Most recently, while haying for Bob Beard in 1990, one of the workhorses rubbed his head under a check, leaving Max with no control of the lines. The team ran off, and Max was bucked from rake seat and slammed beneath the chattering teeth. Luckily, the rake tripped and dumped him out the back end. This accident sidelined Max for the rest of that hay season.
Despite the risks, Max says he still prefers doing his work with horses rather than power machinery. "A team will always start, no matter how cold the weather is. You can feed the cows by yourself and if you have to, you can take your gloves off and warm your hands on the horses' butts."
The last close call was in 1962, while he was cowboying on Boulder Creek with Red Mathisen. A storm was fast approaching, so the two men kicked their horses into a lope and headed across McDowell Flat toward the protection of the timber. But Max never made it to the trees. As the hailstorm turned the ground white, a fiery lightning bolt struck hard, knocking Max and horse Nummy to the ground. Though Red was riding right beside Max, he was left untouched and went to get help. The rescue crew observed later that Max, in his semi-conscious state, had dragged himself through the hail and caught his horse.
They gathered him up and hauled him back to his home in Pinedale, where he spent the next five days in bed. "The lightning has affected my equilibrium, and now I have trouble when I climb up on a high place, like digging hay on top a stack. Sometimes I have to sit down for a few minutes."
Interestingly, Max says Nummy had always been hard to catch and was goosey and unpredictable, but after being struck down, he became a changed horse. "The lightning totally changed his personality, and the rascal became a better horse all the way around," Max said, grinning and slapping his knee with his big, bear paw hand.
Max and Dorothy are devout members of Pinedale's LDS Church.
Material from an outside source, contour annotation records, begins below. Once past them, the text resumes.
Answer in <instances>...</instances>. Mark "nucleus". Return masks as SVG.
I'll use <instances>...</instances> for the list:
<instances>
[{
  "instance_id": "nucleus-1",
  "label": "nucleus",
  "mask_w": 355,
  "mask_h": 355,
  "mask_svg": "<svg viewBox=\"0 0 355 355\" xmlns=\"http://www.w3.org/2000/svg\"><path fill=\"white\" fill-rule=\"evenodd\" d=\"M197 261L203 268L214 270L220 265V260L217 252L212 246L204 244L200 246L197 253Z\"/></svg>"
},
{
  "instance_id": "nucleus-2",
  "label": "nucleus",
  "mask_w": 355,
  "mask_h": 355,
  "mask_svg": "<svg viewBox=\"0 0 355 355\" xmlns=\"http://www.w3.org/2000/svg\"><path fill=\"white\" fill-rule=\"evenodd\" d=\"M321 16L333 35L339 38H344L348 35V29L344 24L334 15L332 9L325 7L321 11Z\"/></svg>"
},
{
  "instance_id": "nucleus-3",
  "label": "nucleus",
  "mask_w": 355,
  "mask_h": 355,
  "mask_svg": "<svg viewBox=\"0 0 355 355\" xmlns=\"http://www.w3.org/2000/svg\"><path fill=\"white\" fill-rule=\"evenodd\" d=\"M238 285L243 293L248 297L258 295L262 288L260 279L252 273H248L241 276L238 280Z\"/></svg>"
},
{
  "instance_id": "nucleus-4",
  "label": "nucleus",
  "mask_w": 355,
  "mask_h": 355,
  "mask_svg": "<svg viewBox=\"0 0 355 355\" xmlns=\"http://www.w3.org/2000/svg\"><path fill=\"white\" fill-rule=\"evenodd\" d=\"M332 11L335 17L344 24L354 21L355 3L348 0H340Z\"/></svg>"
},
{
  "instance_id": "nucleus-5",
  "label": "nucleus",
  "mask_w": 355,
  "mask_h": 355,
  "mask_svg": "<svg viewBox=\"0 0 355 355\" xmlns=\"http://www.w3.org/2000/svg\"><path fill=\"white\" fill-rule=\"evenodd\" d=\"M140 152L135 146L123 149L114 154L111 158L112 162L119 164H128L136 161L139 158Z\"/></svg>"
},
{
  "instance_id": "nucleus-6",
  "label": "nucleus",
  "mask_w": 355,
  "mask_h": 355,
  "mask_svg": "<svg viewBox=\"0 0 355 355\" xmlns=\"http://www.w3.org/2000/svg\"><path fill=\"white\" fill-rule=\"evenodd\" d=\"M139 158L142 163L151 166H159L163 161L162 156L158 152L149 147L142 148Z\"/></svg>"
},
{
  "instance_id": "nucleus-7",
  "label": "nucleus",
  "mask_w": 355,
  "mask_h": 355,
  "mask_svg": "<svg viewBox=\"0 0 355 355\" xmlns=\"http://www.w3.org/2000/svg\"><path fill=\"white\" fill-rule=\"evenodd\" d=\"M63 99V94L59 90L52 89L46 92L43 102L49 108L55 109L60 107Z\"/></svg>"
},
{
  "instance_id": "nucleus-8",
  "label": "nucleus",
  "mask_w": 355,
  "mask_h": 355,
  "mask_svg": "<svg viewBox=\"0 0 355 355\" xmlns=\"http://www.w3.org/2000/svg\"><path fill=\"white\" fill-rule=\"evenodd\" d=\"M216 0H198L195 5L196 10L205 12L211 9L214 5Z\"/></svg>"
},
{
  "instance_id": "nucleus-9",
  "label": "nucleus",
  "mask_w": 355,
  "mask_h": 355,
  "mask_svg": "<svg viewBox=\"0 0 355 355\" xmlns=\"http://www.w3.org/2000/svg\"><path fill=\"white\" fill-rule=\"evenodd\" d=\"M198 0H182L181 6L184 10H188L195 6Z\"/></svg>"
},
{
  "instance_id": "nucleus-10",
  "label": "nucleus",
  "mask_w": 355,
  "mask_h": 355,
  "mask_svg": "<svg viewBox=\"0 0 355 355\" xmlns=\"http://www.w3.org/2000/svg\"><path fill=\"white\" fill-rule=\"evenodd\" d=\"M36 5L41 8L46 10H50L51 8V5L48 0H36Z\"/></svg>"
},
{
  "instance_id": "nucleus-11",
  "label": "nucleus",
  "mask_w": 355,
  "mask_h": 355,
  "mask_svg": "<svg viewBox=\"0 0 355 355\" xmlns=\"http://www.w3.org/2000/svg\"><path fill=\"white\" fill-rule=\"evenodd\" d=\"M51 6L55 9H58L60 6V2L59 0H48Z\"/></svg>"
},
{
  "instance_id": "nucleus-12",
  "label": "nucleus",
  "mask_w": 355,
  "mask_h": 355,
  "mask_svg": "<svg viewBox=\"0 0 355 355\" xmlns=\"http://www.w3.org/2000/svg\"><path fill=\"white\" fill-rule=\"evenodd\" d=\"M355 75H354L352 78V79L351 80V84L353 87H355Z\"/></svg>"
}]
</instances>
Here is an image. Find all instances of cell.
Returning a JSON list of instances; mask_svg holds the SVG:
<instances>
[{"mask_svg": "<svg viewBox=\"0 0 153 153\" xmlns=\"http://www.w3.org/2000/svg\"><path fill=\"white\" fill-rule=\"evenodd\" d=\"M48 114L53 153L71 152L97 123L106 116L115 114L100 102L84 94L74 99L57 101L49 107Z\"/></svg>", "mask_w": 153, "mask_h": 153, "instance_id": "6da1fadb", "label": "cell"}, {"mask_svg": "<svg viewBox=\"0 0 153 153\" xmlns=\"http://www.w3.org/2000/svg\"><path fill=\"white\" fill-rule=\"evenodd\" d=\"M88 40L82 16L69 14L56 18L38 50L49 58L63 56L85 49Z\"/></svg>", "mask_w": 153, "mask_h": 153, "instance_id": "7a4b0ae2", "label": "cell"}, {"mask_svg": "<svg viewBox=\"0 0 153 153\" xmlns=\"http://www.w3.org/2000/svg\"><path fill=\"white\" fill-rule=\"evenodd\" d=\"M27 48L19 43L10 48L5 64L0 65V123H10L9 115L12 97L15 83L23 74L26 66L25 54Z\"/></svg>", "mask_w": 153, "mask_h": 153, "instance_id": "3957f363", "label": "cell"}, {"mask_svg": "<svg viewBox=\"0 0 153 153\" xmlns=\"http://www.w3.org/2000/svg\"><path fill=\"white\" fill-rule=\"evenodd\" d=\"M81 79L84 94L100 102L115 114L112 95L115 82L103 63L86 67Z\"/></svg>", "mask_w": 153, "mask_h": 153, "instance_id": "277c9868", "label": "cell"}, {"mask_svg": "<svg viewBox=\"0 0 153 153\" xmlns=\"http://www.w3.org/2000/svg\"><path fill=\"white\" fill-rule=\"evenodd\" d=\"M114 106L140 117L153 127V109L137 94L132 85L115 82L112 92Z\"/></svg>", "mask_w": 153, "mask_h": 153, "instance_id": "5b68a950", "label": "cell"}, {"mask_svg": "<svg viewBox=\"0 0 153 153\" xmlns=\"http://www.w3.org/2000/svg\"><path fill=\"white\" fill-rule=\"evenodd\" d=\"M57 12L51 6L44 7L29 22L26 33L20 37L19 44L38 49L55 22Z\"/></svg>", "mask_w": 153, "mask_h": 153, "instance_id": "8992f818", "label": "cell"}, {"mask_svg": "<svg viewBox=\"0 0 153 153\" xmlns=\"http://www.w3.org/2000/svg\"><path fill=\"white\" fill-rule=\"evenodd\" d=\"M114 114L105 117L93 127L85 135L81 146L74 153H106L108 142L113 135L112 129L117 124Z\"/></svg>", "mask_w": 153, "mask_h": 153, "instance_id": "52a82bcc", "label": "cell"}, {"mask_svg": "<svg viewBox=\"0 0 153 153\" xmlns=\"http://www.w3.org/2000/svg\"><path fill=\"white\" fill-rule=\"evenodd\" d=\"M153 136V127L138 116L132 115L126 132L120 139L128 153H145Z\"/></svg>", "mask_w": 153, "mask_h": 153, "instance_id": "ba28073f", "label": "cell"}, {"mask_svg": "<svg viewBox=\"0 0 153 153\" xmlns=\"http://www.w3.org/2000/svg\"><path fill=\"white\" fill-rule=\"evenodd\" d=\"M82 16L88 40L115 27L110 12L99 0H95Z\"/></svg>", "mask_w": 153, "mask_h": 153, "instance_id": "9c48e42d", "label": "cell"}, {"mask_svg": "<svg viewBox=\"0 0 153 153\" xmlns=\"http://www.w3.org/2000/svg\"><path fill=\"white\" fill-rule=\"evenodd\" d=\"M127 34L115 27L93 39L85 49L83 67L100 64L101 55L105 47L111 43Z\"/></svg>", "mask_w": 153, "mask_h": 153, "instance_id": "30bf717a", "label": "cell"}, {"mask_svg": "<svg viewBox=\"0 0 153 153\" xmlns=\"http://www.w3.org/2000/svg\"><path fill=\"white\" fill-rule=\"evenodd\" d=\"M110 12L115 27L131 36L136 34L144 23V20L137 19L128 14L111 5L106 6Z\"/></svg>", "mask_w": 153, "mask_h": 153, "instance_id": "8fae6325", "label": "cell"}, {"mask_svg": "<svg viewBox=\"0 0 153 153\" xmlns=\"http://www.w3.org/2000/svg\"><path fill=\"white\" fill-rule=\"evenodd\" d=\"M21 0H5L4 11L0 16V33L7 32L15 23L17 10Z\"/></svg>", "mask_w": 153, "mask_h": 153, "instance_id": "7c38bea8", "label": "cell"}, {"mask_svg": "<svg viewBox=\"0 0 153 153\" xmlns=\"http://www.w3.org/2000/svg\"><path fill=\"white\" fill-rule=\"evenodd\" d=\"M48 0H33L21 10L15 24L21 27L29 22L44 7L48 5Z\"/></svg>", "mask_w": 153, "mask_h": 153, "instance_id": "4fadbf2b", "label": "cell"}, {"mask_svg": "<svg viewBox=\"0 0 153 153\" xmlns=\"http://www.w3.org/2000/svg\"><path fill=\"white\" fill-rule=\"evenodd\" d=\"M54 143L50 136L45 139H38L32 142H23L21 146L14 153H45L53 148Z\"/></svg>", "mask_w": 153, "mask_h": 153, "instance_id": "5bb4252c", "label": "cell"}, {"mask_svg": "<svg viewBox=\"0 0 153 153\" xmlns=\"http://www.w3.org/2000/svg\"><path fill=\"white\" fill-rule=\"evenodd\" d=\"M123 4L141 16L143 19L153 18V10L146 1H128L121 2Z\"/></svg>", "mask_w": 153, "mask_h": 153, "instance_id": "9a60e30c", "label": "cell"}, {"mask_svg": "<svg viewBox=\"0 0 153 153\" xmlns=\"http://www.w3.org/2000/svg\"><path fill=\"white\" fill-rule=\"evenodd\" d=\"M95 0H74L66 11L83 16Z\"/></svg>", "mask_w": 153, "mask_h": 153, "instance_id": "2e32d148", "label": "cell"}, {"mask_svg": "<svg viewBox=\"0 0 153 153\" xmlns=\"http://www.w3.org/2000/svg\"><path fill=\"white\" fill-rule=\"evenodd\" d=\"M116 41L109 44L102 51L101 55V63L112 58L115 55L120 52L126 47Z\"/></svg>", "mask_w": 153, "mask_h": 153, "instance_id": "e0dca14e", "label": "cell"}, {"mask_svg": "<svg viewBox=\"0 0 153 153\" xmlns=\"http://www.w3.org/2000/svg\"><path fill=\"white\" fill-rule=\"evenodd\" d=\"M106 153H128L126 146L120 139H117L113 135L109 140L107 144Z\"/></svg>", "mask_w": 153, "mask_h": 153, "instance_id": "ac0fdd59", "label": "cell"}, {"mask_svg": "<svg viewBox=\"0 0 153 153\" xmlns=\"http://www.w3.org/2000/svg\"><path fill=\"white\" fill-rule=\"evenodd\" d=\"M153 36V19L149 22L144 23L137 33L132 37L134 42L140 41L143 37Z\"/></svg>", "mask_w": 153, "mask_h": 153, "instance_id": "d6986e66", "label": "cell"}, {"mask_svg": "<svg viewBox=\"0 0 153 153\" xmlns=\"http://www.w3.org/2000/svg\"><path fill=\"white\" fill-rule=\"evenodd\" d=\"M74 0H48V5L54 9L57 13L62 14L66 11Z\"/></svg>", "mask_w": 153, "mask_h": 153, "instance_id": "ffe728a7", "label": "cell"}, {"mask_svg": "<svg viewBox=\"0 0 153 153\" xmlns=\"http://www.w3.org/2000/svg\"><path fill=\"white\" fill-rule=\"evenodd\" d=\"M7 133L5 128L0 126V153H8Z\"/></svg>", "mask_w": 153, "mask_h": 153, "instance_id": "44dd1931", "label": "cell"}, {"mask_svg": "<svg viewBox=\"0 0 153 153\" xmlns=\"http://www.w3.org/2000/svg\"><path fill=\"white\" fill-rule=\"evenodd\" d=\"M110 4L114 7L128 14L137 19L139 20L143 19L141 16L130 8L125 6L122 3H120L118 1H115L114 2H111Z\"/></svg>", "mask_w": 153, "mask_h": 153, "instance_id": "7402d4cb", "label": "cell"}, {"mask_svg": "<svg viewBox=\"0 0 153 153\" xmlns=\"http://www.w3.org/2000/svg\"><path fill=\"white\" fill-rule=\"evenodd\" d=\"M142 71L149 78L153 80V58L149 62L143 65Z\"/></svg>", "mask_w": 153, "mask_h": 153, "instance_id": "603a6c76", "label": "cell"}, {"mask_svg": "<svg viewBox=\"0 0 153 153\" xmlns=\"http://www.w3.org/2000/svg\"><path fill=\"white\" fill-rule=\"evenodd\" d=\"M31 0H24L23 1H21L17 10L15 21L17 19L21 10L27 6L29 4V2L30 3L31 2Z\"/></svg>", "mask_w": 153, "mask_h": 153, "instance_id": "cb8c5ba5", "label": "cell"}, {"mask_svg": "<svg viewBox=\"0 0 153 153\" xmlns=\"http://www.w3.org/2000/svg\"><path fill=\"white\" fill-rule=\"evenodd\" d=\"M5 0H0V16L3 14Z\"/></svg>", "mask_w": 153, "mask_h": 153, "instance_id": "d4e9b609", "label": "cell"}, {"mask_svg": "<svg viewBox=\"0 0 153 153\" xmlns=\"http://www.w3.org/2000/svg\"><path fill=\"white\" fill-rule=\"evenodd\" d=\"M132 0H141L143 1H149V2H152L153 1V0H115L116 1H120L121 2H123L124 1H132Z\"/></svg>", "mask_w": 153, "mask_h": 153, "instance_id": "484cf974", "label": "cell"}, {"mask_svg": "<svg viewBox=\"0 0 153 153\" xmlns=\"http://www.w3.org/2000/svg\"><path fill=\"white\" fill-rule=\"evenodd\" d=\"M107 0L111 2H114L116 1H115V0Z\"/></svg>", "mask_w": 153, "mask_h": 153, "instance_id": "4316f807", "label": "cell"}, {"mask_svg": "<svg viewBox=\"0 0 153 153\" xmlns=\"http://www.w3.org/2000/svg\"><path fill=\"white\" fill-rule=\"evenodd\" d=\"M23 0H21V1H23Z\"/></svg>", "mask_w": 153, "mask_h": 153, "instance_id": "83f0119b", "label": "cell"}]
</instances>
They enjoy their family and eight grandkids, and Max still helps out at some of the area ranches. The Orgills own property and a little "bunkhouse" on Pole Creek, where Max and his purty-eyed cowdog Bups go each day to feed the "caretaker" cat and ride his daughter's saddle horse. And once in a while, Max can be talked into playing a classical tune on his violin - as is this cowboy's way.